━━━━━ DATASET CONTENT ━━━━━
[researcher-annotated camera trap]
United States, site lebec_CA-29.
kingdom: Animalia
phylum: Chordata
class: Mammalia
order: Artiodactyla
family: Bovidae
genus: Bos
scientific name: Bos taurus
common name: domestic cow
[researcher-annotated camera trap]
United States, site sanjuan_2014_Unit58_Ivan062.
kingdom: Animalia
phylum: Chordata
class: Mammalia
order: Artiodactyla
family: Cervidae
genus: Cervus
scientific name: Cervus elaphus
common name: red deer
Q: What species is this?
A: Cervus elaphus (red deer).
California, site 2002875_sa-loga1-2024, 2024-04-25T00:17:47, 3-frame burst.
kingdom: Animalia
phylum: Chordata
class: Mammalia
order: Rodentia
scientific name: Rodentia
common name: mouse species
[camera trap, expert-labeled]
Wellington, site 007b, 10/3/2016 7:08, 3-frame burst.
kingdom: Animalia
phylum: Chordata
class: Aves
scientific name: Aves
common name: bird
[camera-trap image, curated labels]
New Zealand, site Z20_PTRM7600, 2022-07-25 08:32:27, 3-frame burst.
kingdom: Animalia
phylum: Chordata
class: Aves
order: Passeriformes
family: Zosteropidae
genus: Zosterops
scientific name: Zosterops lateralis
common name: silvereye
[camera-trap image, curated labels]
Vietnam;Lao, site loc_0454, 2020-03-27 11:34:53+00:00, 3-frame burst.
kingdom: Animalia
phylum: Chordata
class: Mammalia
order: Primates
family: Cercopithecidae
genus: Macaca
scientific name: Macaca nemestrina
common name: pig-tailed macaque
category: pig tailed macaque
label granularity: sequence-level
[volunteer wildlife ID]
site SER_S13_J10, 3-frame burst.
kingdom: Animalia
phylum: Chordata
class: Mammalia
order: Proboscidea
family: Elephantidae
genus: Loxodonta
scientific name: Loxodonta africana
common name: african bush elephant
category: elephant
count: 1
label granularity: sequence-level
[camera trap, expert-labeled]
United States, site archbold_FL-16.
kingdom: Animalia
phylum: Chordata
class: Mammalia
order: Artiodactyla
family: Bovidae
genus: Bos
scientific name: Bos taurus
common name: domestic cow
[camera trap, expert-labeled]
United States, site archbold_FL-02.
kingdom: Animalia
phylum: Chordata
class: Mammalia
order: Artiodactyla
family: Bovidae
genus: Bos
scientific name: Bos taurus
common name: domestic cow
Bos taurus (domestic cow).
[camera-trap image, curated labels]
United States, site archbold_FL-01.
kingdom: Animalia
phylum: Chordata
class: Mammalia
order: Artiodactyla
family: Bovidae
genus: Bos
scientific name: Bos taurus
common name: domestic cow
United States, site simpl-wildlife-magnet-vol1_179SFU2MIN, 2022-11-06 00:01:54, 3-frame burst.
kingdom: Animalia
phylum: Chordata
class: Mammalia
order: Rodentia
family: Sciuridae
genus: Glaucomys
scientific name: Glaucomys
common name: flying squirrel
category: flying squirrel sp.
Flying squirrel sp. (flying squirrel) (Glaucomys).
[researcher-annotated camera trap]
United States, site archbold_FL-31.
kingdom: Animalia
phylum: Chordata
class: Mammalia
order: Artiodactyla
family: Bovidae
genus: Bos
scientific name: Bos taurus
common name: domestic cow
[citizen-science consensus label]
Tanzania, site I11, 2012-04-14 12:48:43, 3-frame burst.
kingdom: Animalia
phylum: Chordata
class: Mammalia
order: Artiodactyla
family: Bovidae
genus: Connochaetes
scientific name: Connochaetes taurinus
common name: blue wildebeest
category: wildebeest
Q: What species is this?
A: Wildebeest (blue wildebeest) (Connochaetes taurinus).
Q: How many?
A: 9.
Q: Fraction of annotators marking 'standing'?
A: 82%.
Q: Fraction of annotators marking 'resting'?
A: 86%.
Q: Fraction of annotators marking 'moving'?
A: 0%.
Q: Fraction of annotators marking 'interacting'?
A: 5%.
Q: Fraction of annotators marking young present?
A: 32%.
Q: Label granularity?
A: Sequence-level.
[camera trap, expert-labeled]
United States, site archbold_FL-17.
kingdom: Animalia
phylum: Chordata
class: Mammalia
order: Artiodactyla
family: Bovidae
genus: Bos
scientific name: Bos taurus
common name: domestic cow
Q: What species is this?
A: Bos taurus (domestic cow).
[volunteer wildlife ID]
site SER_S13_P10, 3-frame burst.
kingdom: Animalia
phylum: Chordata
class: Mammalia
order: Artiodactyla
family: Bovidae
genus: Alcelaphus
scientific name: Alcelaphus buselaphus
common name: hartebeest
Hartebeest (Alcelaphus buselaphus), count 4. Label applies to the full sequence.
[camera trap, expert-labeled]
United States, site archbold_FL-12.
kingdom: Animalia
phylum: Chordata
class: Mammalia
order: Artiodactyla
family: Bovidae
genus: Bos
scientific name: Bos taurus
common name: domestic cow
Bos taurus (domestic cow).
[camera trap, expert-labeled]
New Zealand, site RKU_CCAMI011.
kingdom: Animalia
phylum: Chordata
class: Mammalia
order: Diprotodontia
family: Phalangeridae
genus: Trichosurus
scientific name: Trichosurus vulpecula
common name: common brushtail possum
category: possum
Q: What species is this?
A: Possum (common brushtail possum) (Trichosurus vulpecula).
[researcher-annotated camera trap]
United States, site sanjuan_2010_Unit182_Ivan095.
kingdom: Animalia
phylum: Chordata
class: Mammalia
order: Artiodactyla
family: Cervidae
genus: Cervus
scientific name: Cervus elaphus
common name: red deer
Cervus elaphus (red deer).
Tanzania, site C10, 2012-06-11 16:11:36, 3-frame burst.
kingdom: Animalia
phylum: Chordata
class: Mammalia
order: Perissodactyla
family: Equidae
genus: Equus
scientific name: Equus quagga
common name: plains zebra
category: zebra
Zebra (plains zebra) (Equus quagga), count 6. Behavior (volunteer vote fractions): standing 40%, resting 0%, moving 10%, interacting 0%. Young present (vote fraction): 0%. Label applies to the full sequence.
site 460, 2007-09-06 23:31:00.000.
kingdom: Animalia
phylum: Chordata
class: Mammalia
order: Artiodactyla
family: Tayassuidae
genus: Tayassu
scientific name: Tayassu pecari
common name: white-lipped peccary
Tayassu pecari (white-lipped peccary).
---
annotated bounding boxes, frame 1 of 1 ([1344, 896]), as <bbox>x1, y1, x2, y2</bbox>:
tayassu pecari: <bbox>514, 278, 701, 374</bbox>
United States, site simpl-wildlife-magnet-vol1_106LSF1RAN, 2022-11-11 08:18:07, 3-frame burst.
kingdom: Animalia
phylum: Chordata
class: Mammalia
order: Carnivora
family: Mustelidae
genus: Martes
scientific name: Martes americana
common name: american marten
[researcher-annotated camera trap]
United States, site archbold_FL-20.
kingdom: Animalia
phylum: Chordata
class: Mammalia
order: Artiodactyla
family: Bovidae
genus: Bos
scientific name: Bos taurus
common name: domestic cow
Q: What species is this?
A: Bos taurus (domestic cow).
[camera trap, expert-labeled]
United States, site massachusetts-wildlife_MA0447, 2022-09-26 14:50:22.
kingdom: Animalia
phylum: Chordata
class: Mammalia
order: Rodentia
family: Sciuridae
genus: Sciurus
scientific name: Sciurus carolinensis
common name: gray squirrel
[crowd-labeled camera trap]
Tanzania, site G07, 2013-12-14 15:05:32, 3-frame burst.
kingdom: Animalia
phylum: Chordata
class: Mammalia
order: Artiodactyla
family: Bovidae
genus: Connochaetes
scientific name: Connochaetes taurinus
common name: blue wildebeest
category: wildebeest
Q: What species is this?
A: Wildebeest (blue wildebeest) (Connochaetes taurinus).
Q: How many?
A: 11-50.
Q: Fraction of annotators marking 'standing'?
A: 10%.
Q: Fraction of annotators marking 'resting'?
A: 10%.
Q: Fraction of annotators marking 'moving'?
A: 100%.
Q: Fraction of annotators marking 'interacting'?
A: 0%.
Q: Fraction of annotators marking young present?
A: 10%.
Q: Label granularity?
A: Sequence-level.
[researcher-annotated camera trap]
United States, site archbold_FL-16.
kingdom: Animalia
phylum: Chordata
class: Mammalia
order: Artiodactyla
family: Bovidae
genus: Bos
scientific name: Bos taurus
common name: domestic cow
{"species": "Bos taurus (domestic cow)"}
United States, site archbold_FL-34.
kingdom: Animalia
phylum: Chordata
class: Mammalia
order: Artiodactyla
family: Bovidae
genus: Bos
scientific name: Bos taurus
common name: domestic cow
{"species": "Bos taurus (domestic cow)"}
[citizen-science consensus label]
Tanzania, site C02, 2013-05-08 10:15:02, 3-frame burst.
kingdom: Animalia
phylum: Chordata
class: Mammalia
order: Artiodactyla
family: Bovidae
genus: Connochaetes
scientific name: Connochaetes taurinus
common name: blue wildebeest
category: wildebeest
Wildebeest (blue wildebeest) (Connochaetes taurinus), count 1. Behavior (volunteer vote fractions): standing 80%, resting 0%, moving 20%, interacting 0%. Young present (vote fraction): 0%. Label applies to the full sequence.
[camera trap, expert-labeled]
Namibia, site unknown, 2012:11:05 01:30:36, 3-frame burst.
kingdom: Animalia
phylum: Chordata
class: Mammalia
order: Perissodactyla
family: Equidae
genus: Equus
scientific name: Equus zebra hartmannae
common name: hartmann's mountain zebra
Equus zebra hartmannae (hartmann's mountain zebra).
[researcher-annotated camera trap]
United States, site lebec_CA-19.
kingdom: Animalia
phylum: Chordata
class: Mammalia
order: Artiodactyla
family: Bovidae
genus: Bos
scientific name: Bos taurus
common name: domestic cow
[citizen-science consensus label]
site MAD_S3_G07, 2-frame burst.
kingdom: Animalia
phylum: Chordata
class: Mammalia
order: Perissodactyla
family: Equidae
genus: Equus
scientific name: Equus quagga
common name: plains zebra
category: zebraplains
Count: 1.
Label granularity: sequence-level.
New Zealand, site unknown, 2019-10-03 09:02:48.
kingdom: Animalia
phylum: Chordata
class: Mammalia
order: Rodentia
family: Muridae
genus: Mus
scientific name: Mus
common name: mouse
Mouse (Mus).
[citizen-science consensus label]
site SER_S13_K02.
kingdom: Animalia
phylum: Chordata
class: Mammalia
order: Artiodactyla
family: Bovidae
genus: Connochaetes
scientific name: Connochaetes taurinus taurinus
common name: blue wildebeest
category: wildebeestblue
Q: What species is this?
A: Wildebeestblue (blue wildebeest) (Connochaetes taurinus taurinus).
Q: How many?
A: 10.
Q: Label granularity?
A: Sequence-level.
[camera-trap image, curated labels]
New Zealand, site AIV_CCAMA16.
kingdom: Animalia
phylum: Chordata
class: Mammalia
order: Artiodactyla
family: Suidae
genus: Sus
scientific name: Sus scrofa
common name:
━━━━━
Using the listing above, state the number of lines that hold "unknown", with no other text.

2